### EXERCISE
In the data below, find each line that contains the word "clustering" and copy it.

### RECORDS PROVIDED
-- Opening Marker --

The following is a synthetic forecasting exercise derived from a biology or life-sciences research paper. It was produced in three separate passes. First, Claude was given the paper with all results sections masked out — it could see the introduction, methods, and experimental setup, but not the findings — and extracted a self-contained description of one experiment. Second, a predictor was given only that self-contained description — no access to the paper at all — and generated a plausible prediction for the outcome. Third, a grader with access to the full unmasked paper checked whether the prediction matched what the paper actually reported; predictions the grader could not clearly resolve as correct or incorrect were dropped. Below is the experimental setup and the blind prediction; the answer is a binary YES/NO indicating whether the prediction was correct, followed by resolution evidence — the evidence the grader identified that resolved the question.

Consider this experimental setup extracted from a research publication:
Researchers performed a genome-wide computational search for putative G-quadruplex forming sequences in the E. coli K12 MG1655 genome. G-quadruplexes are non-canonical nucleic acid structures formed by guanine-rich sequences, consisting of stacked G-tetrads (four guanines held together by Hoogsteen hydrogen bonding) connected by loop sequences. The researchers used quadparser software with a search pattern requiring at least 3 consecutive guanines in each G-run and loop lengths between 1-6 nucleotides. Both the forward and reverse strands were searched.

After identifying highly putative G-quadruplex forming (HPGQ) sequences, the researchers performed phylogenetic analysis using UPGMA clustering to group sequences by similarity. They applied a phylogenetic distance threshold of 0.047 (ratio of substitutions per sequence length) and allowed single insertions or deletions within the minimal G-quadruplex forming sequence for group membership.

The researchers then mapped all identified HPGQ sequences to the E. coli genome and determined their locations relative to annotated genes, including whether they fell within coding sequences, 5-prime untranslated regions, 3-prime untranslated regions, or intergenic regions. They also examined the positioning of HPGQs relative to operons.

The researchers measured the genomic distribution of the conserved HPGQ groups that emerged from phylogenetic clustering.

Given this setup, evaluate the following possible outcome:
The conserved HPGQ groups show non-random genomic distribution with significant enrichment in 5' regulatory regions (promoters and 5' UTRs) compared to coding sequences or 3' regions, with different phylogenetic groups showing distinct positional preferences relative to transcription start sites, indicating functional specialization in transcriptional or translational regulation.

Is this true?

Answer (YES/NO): NO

-- Closing Marker --

### RESULT OF THIS EXERCISE
After identifying highly putative G-quadruplex forming (HPGQ) sequences, the researchers performed phylogenetic analysis using UPGMA clustering to group sequences by similarity. They applied a phylogenetic distance threshold of 0.047 (ratio of substitutions per sequence length) and allowed single insertions or deletions within the minimal G-quadruplex forming sequence for group membership.
The researchers measured the genomic distribution of the conserved HPGQ groups that emerged from phylogenetic clustering.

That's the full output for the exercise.